§ Action item:
Filter the listing below, keeping only the lines with the word "burst".

==================================================

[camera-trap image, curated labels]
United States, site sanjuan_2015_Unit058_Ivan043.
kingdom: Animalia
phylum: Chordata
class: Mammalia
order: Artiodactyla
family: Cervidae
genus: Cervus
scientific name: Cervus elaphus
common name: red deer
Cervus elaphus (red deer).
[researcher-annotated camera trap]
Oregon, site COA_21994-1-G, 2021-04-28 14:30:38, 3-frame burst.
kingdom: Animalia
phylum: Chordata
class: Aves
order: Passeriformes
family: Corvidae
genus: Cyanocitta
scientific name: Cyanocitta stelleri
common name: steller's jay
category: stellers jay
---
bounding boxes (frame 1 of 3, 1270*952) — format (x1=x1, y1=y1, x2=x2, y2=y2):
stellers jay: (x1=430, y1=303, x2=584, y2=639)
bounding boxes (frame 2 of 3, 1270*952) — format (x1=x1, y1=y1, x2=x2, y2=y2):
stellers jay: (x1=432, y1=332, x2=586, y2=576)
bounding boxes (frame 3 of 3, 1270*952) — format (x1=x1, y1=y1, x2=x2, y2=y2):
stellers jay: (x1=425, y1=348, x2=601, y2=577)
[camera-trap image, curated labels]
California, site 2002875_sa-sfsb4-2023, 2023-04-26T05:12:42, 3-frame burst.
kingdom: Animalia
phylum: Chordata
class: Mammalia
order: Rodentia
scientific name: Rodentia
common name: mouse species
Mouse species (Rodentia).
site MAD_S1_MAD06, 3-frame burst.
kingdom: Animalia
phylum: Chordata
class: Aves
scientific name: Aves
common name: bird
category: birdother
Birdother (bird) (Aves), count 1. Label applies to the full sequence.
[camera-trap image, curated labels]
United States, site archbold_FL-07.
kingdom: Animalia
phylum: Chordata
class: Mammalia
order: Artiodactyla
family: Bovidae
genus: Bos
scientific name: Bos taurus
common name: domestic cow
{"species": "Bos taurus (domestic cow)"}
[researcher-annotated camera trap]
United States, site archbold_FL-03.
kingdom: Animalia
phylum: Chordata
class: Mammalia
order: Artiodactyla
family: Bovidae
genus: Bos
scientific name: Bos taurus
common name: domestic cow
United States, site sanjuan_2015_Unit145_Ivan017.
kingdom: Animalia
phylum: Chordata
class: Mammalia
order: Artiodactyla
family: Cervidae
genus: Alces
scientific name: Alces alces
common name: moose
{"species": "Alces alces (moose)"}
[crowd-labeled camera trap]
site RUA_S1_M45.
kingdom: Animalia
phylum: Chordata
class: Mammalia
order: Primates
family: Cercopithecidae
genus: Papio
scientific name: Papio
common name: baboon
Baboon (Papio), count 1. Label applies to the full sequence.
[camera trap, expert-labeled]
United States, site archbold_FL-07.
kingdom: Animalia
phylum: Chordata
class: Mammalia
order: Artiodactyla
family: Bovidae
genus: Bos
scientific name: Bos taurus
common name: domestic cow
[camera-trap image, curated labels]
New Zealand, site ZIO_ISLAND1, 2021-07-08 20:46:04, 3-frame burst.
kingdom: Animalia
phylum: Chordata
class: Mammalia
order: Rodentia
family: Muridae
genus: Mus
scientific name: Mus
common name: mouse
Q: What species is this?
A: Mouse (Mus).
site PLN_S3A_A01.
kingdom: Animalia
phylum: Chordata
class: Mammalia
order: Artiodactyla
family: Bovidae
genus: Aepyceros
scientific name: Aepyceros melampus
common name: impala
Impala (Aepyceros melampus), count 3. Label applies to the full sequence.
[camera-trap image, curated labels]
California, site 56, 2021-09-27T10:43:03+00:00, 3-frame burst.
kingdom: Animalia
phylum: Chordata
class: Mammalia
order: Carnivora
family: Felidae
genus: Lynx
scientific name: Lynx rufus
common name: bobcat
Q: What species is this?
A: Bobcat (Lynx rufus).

==================================================

§ Solution for this task:
Oregon, site COA_21994-1-G, 2021-04-28 14:30:38, 3-frame burst.
California, site 2002875_sa-sfsb4-2023, 2023-04-26T05:12:42, 3-frame burst.
site MAD_S1_MAD06, 3-frame burst.
New Zealand, site ZIO_ISLAND1, 2021-07-08 20:46:04, 3-frame burst.
California, site 56, 2021-09-27T10:43:03+00:00, 3-frame burst.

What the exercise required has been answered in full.